The way that the system is configured is that each of the sixteen qubits is connected by a variable link to each of it's eight nearest neighbors (or five in edge-cases and three in corner cases). Each qubit and each connection is biased in a certain direction, and over time they assume the lowest (or second-lowest) energy state, which represents the best (or second-best) solution to the problem, which is then read and transmitted back to the user. If the qubits represent wedding guests (one of the demonstrations), and Joanne really wants to sit near a window, but not at the same table that John is sitting, that fact is represented in a the set of initial biases, and the lowest-energy state that results is the optimal arrangement of guests at the wedding.

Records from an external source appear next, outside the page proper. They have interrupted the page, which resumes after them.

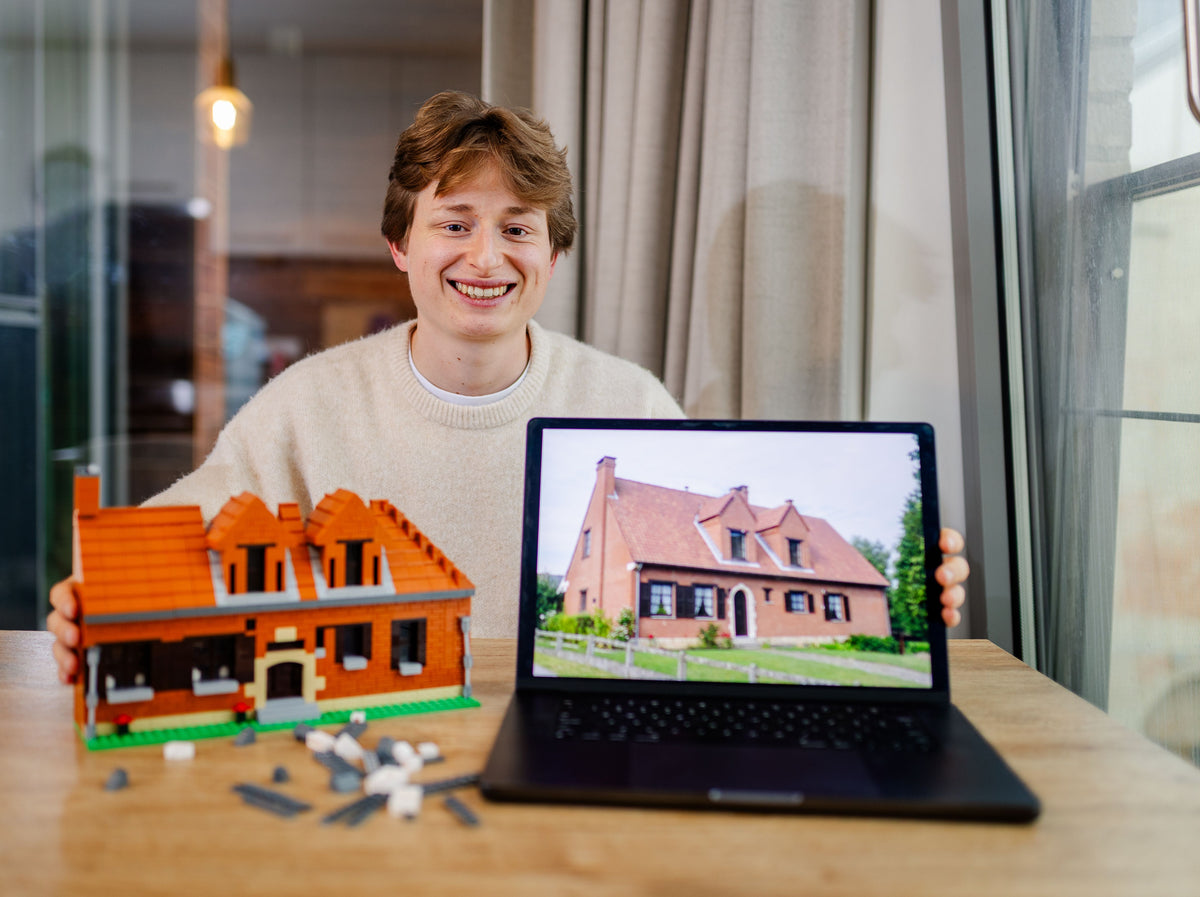 Robin Mortier, oprichter van OurBricks, aan tafel met een huis in bouwsteentjes en de foto van datzelfde huis op zijn laptop
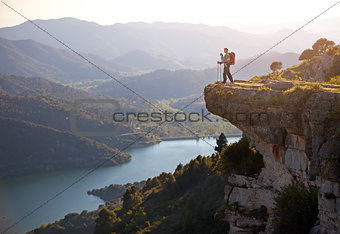 Hiker with baby relaxing on cliff and enjoying valley view. Siurana, Spain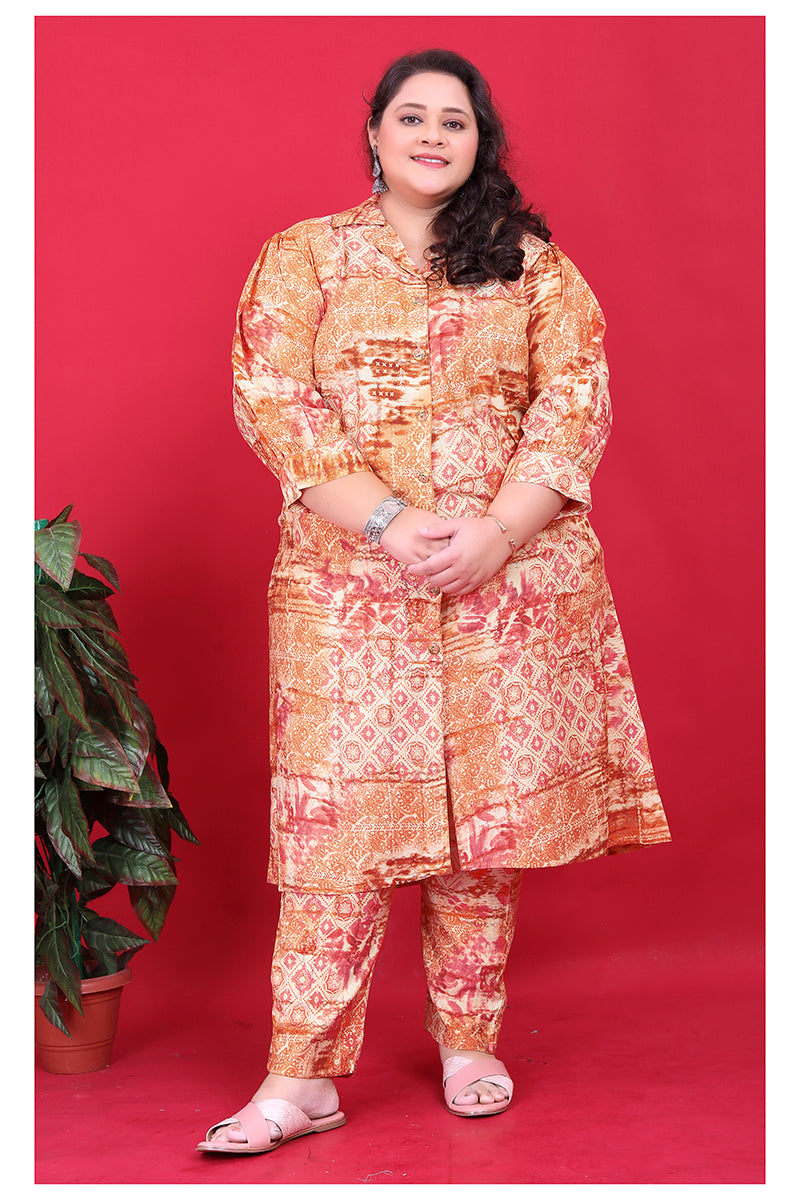 Model wearing a vibrant orange floral print rayon co-ord set with 42-inch length kurta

Future work, aside from ramping up the number of qubits also involves connecting each qubit in the array to every other qubit. The other piece of the puzzle, and the reason for the public demo, is to generate interest and get people thinking of interesting optimization problems that a future commercial implementation of this type of computer could support.

The problems that were demonstrated were a molecule search (which can be represented as a max independent set problem), the aforementioned seating plan, and a round of SudoQ. However, the fact that the solutions were obtained about one hundred times slower than a modern PC coupled with the fact that the machine, residing a few kilometers away in Burnaby, was accessed through a somewhat hollywood-OS like interface means that I could not swear in a court of law that they actually had a working quantum computer. But my gut feeling is that they have something working at the level that most early-stage demos do, with a bit of sleight of hand and selective choice of subject matter making the thing appear about as functional as it is, though much, much friendlier.

After the question period was closed, I grabbed a fancy poster of their device in its sample holder on the way out and made my way to the SkyTrain.

* I was a bit chagrined that the question that was actually asked was whether a QC could accelerate the factoring of large prime numbers. I will go on record as saying that I can factor any large prime number in only very slightly more time than it takes you to tell me what the number is.